Papandreou had earlier appealed for national consensus on the laws, on which hang the EU and IMF release of a further 12 billion euros in aid next month that Athens needs to pay off maturing debt or face default.

Tuesday, euro zone finance ministers failed to reach agreement on how private holders of Greek debt should share the cost of a new bailout for Athens worth an estimated 120 billion euros before a June 23-24 summit.

The European Central Bank opposes such a move, saying that if such participation is involuntary it could be deemed default that could shock markets and put weaker euro states at risk.

The lack of agreement pushed the cost of insuring Greek debt against default to a new record high Wednesday, while shares in Greek banks fell 7 percent on fears of political uncertainty.

The PASOK deputy who defected said he could not back the package. "You have to be as cruel as a tiger to vote for these measures. I am not," George Lianis said in a letter to Parliament Speaker Filippos Petsalnikos Tuesday.

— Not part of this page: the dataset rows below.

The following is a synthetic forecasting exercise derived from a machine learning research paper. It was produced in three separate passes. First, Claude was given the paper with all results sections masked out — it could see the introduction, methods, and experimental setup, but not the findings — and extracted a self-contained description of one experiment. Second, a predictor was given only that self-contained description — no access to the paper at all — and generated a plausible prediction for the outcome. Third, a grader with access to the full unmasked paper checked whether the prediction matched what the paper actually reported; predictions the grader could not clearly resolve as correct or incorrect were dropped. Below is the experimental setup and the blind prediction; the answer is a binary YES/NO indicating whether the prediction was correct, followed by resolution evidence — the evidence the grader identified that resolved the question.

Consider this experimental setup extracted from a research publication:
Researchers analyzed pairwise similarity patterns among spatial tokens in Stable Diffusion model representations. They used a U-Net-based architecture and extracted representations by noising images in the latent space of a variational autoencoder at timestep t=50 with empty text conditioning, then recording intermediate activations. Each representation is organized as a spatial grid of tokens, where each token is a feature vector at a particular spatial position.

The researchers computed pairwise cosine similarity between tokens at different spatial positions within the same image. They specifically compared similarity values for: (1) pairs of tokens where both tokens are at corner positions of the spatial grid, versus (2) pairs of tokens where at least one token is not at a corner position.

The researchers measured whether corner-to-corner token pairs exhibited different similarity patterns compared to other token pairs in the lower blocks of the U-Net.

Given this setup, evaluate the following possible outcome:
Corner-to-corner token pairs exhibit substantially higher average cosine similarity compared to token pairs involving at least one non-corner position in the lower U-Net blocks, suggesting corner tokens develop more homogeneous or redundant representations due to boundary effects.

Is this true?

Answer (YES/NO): YES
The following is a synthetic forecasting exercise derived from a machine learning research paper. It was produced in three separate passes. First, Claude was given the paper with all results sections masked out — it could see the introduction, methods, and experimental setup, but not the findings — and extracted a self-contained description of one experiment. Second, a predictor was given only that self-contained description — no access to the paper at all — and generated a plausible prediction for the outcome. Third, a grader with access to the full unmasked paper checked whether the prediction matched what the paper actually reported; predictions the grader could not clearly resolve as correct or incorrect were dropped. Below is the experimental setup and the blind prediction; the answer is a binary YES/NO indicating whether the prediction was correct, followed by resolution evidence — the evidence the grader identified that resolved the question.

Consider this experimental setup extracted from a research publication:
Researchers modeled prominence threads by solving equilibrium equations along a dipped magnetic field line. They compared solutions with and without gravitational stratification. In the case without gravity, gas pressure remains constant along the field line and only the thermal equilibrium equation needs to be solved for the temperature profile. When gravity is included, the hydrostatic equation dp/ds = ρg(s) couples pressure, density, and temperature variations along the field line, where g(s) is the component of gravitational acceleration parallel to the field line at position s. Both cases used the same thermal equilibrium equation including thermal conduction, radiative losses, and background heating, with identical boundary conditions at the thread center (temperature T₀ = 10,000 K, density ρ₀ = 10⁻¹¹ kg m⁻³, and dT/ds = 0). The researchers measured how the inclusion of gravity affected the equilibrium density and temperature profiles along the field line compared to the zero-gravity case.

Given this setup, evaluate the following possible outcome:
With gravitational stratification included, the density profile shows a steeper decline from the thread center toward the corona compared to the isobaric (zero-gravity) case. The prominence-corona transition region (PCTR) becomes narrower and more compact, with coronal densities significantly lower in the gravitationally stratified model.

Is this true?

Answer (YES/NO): NO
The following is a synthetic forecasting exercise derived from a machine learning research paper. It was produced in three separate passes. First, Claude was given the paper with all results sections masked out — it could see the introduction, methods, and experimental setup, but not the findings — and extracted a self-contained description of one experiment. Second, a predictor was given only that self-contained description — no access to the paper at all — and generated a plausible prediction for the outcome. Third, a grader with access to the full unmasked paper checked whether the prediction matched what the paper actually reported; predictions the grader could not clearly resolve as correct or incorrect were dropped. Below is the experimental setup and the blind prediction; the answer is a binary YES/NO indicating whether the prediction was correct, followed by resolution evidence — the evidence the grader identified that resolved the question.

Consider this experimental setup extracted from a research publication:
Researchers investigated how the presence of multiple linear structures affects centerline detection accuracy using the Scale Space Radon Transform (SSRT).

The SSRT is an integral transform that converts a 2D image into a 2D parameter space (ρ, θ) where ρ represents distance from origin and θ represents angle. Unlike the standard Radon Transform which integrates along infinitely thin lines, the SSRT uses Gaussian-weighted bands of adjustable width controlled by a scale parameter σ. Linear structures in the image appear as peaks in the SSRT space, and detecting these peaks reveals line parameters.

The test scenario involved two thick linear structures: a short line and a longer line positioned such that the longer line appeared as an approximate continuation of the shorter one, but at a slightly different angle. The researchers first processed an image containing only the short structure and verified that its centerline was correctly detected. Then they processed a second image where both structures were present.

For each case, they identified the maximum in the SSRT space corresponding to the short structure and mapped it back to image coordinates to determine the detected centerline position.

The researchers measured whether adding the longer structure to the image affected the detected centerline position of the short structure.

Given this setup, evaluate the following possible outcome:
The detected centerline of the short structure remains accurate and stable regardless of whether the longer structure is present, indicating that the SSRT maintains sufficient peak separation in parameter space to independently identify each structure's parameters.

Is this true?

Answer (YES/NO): NO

Another PASOK member said he would vote against it. But analysts said the party, which still holds a majority, would pass the package by the end of the month before working on another set of laws on how to implement it.

"It is inconceivable that politicians will lead the situation to early elections without having secured the fifth installment of the bailout," said Alpha Bank economist Michael Massourakis. "I think that at the final moment they will act with prudence and pass the mid-term plan."